JadePuffer : l’IA a-t-elle vraiment lancé seule cette cyberattaque ?
La semaine dernière, les chercheurs en cybersécurité de Sysdig ont révélé ce qu'ils présentent comme le premier cas de rançongiciel piloté par une intelligence artificielle, une opération baptisée JadePuffer. Selon leur analyse, l'agent IA s'est infiltré dans un serveur vulnérable exploitant une faille connue de Langflow, un outil open source utilisé pour développer des applications basées sur des grands modèles de langage. Il s'est ensuite attaqué à un serveur MySQL en production, où une autre vulnérabilité lui a permis d'obtenir les privilèges d'administrateur. L'IA a chiffré plus de 1 300 enregistrements de configuration et rédigé elle-même une demande de rançon, accompagnée d'une adresse Bitcoin pour le paiement. Sysdig n'a pas révélé l'identité de la victime. Michael Clark, responsable de la recherche sur les menaces chez Sysdig, a toutefois précisé dans un entretien à CyberScoop qu'un humain avait bien préparé le terrain en amont : choix de la cible, installation des serveurs de commande et de contrôle, et fourniture des identifiants d'accès à la base de données, issus d'une compromission antérieure.

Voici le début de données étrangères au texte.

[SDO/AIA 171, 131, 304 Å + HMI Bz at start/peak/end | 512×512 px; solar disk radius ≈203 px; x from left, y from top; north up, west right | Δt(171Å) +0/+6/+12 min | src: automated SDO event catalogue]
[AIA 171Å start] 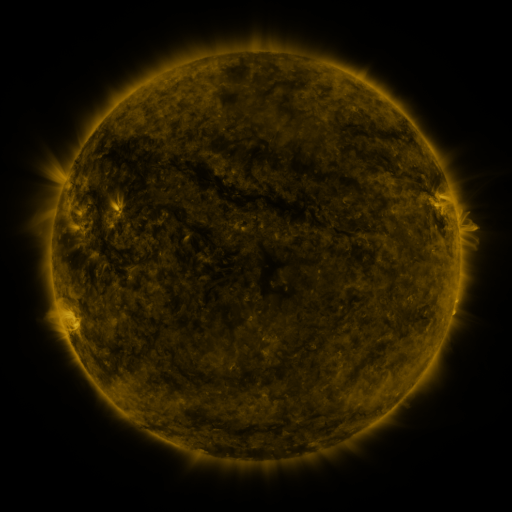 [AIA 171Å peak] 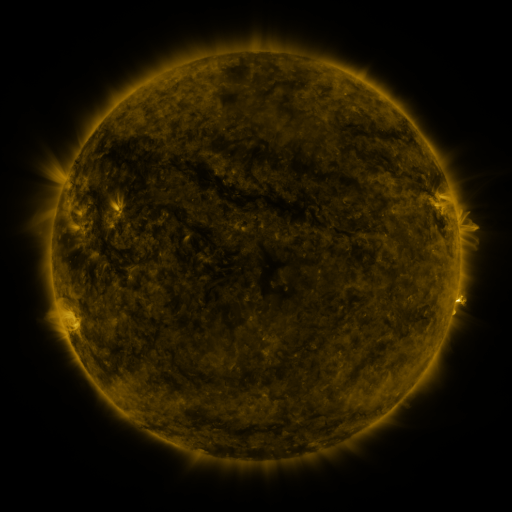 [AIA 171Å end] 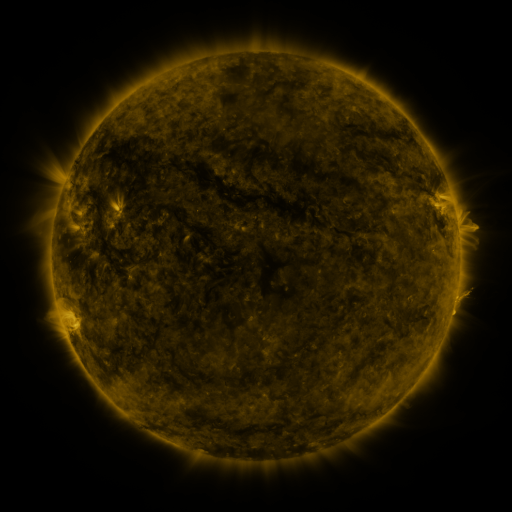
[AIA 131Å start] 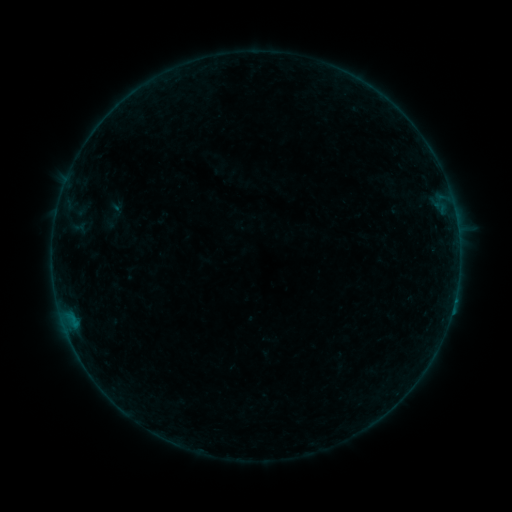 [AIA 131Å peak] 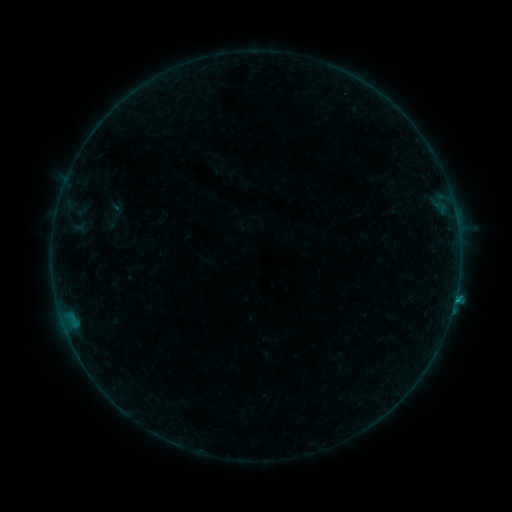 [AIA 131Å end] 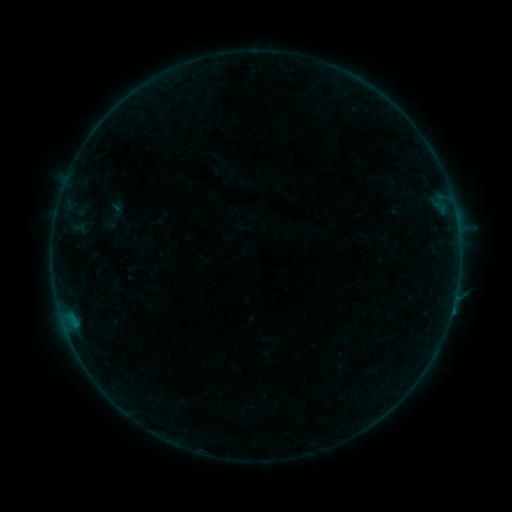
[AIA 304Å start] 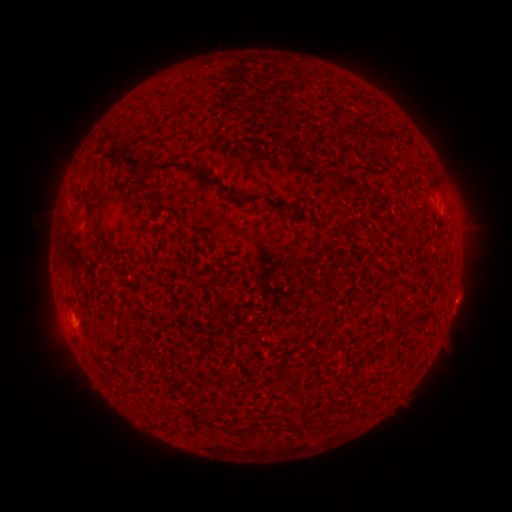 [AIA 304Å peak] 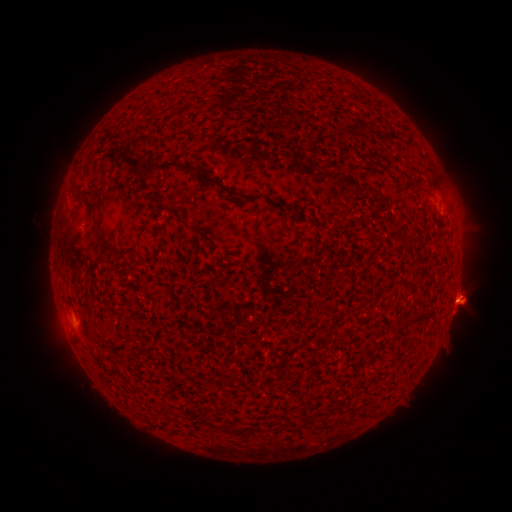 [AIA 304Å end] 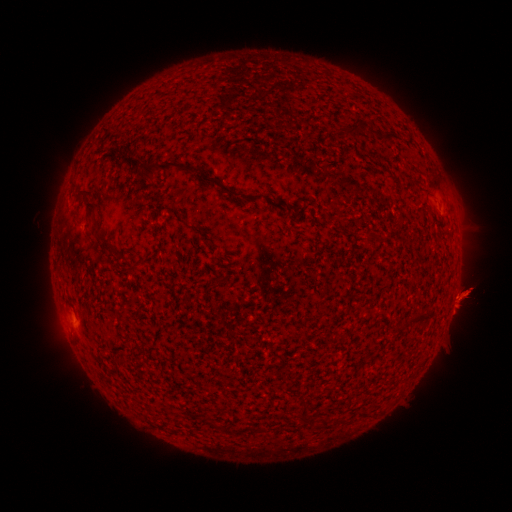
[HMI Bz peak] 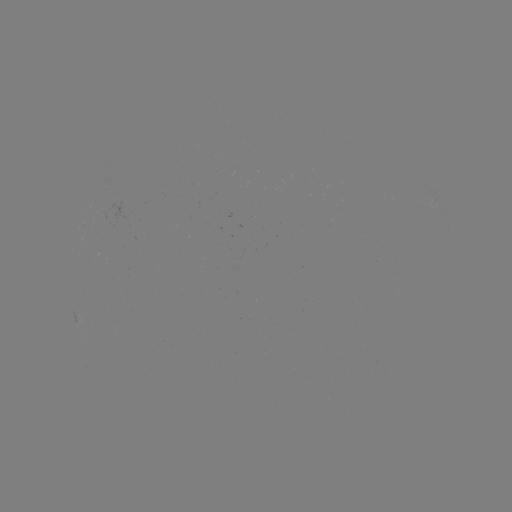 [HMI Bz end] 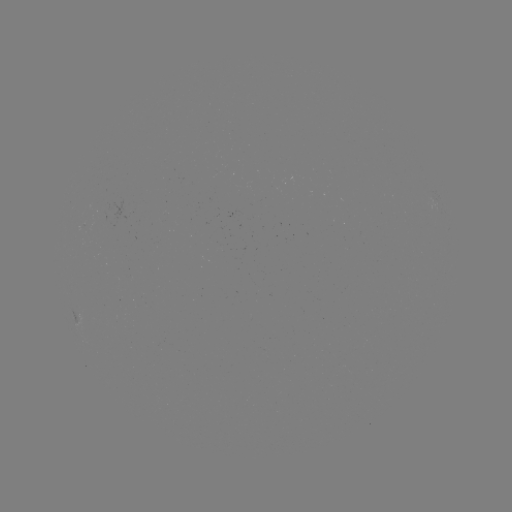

L'IA n'a donc pas organisé l'attaque de bout en bout, mais a agi comme un exécutant extrêmement autonome une fois l'infrastructure en place.
Cette nuance ne change rien à la portée de la démonstration technique. Ce qui frappe les chercheurs, ce n'est pas la nouveauté des méthodes employées, plutôt classiques dans le paysage des cyberattaques, mais la vitesse d'exécution et la capacité d'adaptation de l'agent. Face aux obstacles rencontrés en cours d'attaque, il a su ajuster sa stratégie comme le ferait un cybercriminel expérimenté, allant jusqu'à résoudre un problème de connexion en seulement 31 secondes, tout en expliquant son raisonnement en langage naturel à chaque étape. Pour les entreprises et les équipes de sécurité, ce cas illustre un basculement concret : des tâches qui nécessitaient auparavant une expertise humaine soutenue, du mouvement latéral dans un réseau jusqu'à la rédaction d'une note de rançon crédible, peuvent désormais être déléguées à un agent capable d'opérer avec une autonomie quasi totale une fois lancé, réduisant d'autant le temps de réaction disponible pour détecter et bloquer une intrusion.
L'affaire a également suscité une confusion sur les modèles d'IA réellement impliqués. Michael Clark avait évoqué la présence de clés API associées à OpenAI, Anthropic, DeepSeek et Gemini, ce qui avait laissé penser que plusieurs modèles participaient directement à l'opération. Il a depuis précisé que ces clés faisaient simplement partie des données volées par l'agent, au même titre que des identifiants cloud, des portefeuilles de cryptomonnaies ou des configurations de bases de données. Sysdig reconnaît d'ailleurs être incapable d'identifier le modèle exact qui pilotait JadePuffer, faute d'accès à son invite système ou à sa configuration interne. L'épisode illustre la difficulté croissante à établir avec précision le degré d'autonomie réel des attaques assistées par IA, entre performance technique avérée et récits parfois amplifiés.
Les entreprises et institutions europeennes utilisant des outils open source comme Langflow pour leurs applications LLM sont exposees au meme type de vulnerabilite et de risque de rancongiciel autonome.